Emily Dickinson is my favorite poet, hands-down. She has a tightly-compressed language that crams mountains of meaning into tiny molehills of words and sentences. I approached this book with a great deal of expectation, because I do believe that if any poet, 1) has a body of work reducible to forceful, single sentences, she would be a good candidate; and 2) I like contemporary re-interpretations of great writing. I don't think Dickinson or anyone else has a body of untouchable work, sacrosanct and sufficient in itself with no need for each generation to find its own meaning from the words.

All that being said: this book was enormously disappointing. I'm just fine with being damned as a "person with no humor" by the book's apologists, because it simply is not funny. Legault's decision to reduce Dickinson down to (usually) one sentence is an interesting idea that he completely bungles in execution. Zombies? Do we really need another handful of zombies awkwardly thrown into literature in a desperate attempt to "modernize" it?

Legault's reinterpretations are, on the whole, uneven: at times, he's spot-on (reducing "Much Madness is divinest Sense" to "Logic is a trap from which few ever escape," for example), but overall the "reductions" of the originals into single sentences usually rests on vastly oversimplified language that's neither funny nor insightful.

[Instructions]:
1. Answer these questions about the Dickinson review:
(a) Who does the reviewer call their favorite poet?
(b) What creatures does the reviewer object to seeing thrown into literature?
(c) What line does the reviewer say Legault reduced "Much Madness is divinest Sense" to?
2. Could you carry on the Dickinson review from its final sentence?
The data is separate from the Dickinson review and has no connection to it.

[Source data]:
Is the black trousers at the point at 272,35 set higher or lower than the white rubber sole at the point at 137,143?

[Exercise answers]:
1.
(a) Emily Dickinson
(b) Zombies
(c) "Logic is a trap from which few ever escape."

2.
Dickinson has always seemed mysterious and difficult to interpret--she knew that about herself, and owned it ("The Soul selects her own Society"). Legault has attempted to take away almost everything that made her, her. She DIDN'T write in this juvenile, shallow manner our Twitter-and-Facebook present has so ruthlessly embraced, and just like any translation, Legault's attempt to translate her polished English into the "vernacular of the 'hood" often strips her poetry of its meaning and the very quality that's helped it endure for so long.

In short, this book was an intriguing concept but a flawed product. It does have redeeming value, though: we can hope the curious reader picking up the "Emily Dickinson Reader" will eventually make it to the real The Poems of Emily Dickinson: Reading Edition, just as the curious news junkie will, hopefully, graduate from "The Onion" to the New York Times.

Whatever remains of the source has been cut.